Task directions:
Copy out, word for word, every line from the one containing "used 2017 Nissan" down to the one containing "India 12.00 Bag in Leather", including both of those lines.

Data records:
******
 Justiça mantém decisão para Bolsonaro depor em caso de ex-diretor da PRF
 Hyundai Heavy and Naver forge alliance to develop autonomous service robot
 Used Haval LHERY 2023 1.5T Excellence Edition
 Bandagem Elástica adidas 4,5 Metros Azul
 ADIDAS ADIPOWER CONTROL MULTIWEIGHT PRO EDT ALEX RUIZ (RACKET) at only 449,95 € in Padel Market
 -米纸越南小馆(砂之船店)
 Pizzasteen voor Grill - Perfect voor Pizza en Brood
******
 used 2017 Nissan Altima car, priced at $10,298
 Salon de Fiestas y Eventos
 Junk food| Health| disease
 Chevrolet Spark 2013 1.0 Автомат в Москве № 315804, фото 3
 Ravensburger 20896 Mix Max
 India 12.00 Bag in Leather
******
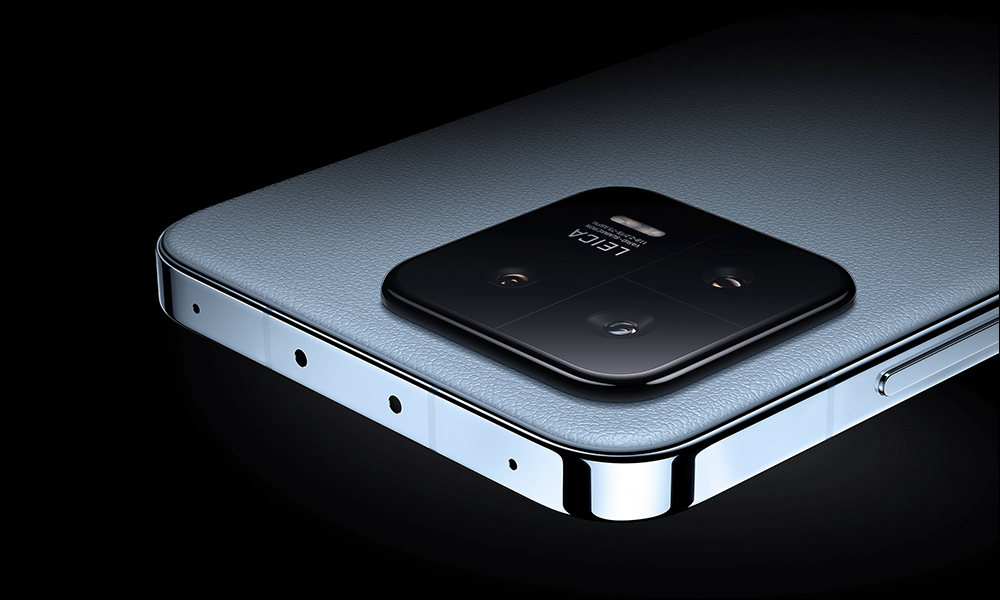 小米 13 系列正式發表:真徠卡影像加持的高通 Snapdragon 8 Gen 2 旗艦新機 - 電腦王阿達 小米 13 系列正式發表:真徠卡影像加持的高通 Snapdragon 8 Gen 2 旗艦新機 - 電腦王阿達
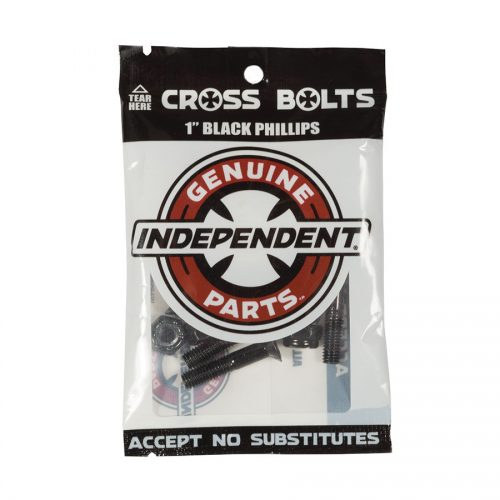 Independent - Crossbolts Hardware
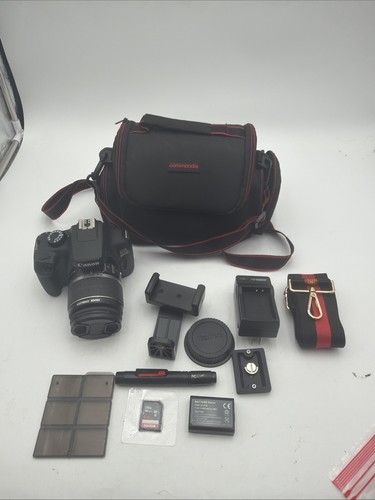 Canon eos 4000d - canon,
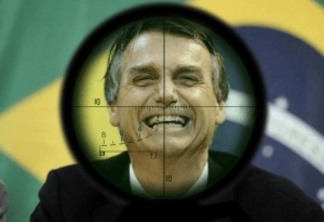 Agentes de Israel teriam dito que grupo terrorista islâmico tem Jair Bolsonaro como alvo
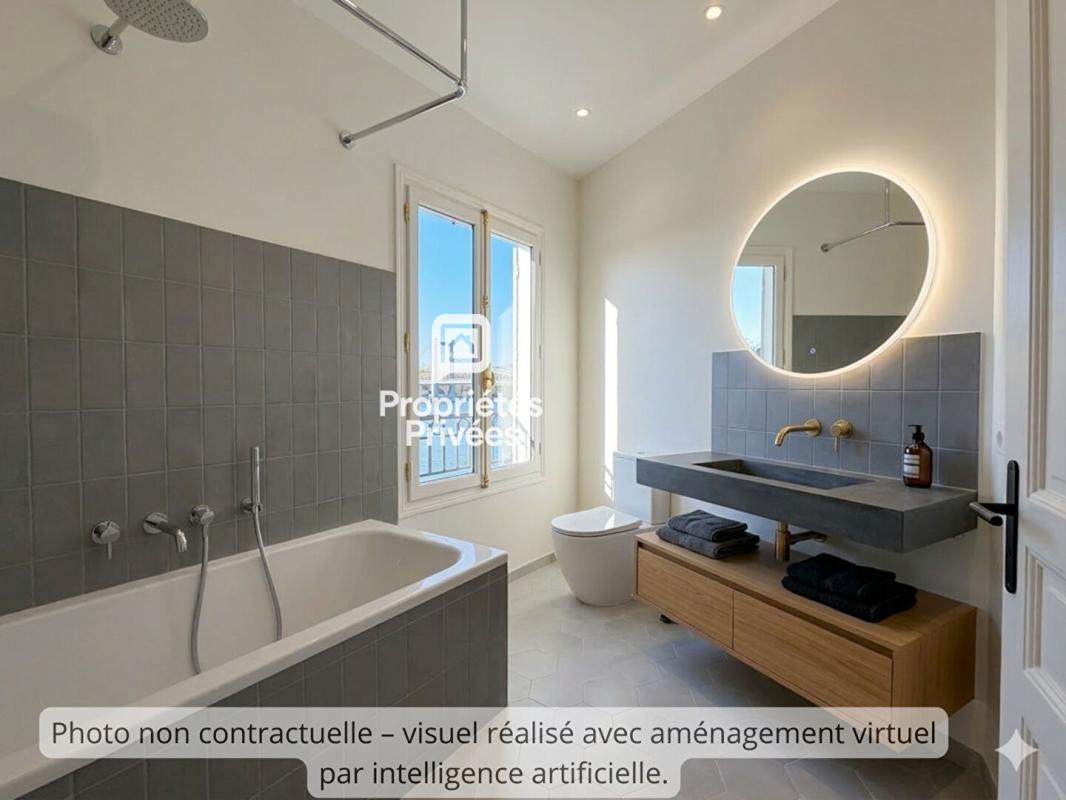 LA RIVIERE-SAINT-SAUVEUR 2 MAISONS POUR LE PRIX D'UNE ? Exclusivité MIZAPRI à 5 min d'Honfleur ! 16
******
Reply:
 used 2017 Nissan Altima car, priced at $10,298
 Salon de Fiestas y Eventos
 Junk food| Health| disease
 Chevrolet Spark 2013 1.0 Автомат в Москве № 315804, фото 3
 Ravensburger 20896 Mix Max
 India 12.00 Bag in Leather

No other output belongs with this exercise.